NAKAMURA SHIN’ICHIRÔ (1918–1997). Nakamura Shin’ichirô was a novelist born in Tokyo and raised by his maternal grandparents in Shizuoka Prefecture. Nakamura graduated from Tokyo University, where he made the acquaintance of literary figures Fukunaga Takehiko, Hori Tatsuo, and Katô Shûichi. His works crossed multiple genres, including translating works from French and Chinese. He won the Tanizaki Jun’ichirô Prize for Natsu (Summer, 1978) and the Yomiuri Prize for Kakizaki Hakyô no shôgai (Life of Kakizaki Hakyô, 1989).

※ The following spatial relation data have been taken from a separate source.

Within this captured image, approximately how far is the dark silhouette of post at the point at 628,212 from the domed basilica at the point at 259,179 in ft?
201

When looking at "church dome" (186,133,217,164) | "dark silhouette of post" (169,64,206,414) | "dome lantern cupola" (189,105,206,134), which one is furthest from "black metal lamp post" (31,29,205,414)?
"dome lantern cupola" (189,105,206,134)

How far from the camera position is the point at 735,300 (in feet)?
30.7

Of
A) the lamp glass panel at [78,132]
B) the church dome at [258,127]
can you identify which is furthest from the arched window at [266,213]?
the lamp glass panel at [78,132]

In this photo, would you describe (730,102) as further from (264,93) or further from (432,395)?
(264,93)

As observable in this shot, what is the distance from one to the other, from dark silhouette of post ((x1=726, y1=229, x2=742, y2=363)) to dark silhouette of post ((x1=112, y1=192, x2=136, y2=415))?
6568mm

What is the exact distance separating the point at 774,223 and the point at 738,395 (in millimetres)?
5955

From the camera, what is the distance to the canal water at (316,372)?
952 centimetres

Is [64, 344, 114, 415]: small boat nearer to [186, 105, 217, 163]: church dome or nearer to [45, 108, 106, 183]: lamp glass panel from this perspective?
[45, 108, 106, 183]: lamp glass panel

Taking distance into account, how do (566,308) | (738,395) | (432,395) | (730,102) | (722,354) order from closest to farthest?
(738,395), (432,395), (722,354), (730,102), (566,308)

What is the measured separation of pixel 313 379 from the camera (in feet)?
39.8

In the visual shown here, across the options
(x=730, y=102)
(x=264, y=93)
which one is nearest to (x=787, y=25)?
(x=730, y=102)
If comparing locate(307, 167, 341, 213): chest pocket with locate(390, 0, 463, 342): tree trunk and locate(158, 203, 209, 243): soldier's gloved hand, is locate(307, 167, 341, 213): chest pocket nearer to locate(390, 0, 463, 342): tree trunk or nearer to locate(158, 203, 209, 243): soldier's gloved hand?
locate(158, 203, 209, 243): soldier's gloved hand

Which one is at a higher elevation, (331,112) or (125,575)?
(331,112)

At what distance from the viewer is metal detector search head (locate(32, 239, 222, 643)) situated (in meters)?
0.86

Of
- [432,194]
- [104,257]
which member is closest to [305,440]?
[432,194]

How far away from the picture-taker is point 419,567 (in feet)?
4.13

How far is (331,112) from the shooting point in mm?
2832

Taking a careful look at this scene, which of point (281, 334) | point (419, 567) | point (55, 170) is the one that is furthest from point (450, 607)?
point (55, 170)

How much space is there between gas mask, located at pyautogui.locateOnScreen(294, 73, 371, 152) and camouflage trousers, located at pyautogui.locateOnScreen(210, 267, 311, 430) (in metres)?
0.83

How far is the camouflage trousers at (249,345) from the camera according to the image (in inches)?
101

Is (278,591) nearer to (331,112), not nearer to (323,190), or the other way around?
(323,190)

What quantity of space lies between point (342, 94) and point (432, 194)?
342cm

NAKAMURA TEIJO (1900–1988). Nakamura Teijo, given name Hamako, was a haiku poetess from Kumamoto Prefecture. She published her first set of verses, Haruyuki (Spring Snow, 1934), in the journal Hototogisu (The Cuckoo). She published a haiku collection, Teijo kushû (Teijo’s Verse Anthology, 1944), and in 1947 founded the haiku magazine Kazabana (Snow Petals). See also POETRY; WOMEN IN LITERATURE.
NAKANO SHIGEHARU (1902–1979). Nakano Shigeharu was a novelist, literary critic, and poet from Fukui. While in high school, he met Kubokawa Tsurujirô (1903–74) and began writing tanka poetry and novels. In college, he studied Marxism, joined Kubokawa and Hori Tatsuo to found the literary journal Roba (Donkey), and became involved in the proletarian literature movement. In 1931, he joined the Communist Party and was later arrested. After World War II, he rejoined the Communist Party and served as a member of the Diet from 1947 to 1950. He is known for his novels, such as Kôotsu heitei (A, B, C, D, 1969), and an anthology of poetry. In 1978, Nakano was awarded the Mainichi Prize for his lifetime literary accomplishments. He died of gallbladder cancer the following year.
NAOKI PRIZE. The Naoki Prize (Naoki Sanjûgo shô), a semiannual literary award given to up-and-coming authors for popular fiction, was founded in 1935 in honor of author Naoki Sanjûgo. Kikuchi Kan, editor of Bungei shunjû (Literary Chronicle) magazine, created the award concurrently with the Akutagawa Ryûnosuke Prize. The award is sponsored by the Association for the Promotion of Japanese Literature and is given twice per year. The winner receives a watch and one million yen. Notable recipients include Yamada Eimi and Inoue Hisashi.
NAOKI SANJÛGO (1891–1934). Naoki Sanjûgo was the pen name of Uemura Shûichi, a writer of popular fiction. Born in Osaka, Naoki attended Waseda University but never graduated, instead moving between Tokyo and Osaka, trying his hand at film writing before settling as a critic for the literary journal Bungei shunjû (Literary Chronicle). He made a name for himself writing popular novels, and over 40 of his works were made into films, most notably the historical novel Kômon kaikokuki (History of a Roving Aristocrat, 1929). An eccentric, Naoki selected his pen name to match his age (sanjûgo mean 35). Following his premature death of encephalitis, his friend and former employer Kikuchi Kan established a literary award in his name to honor new writers of popular fiction.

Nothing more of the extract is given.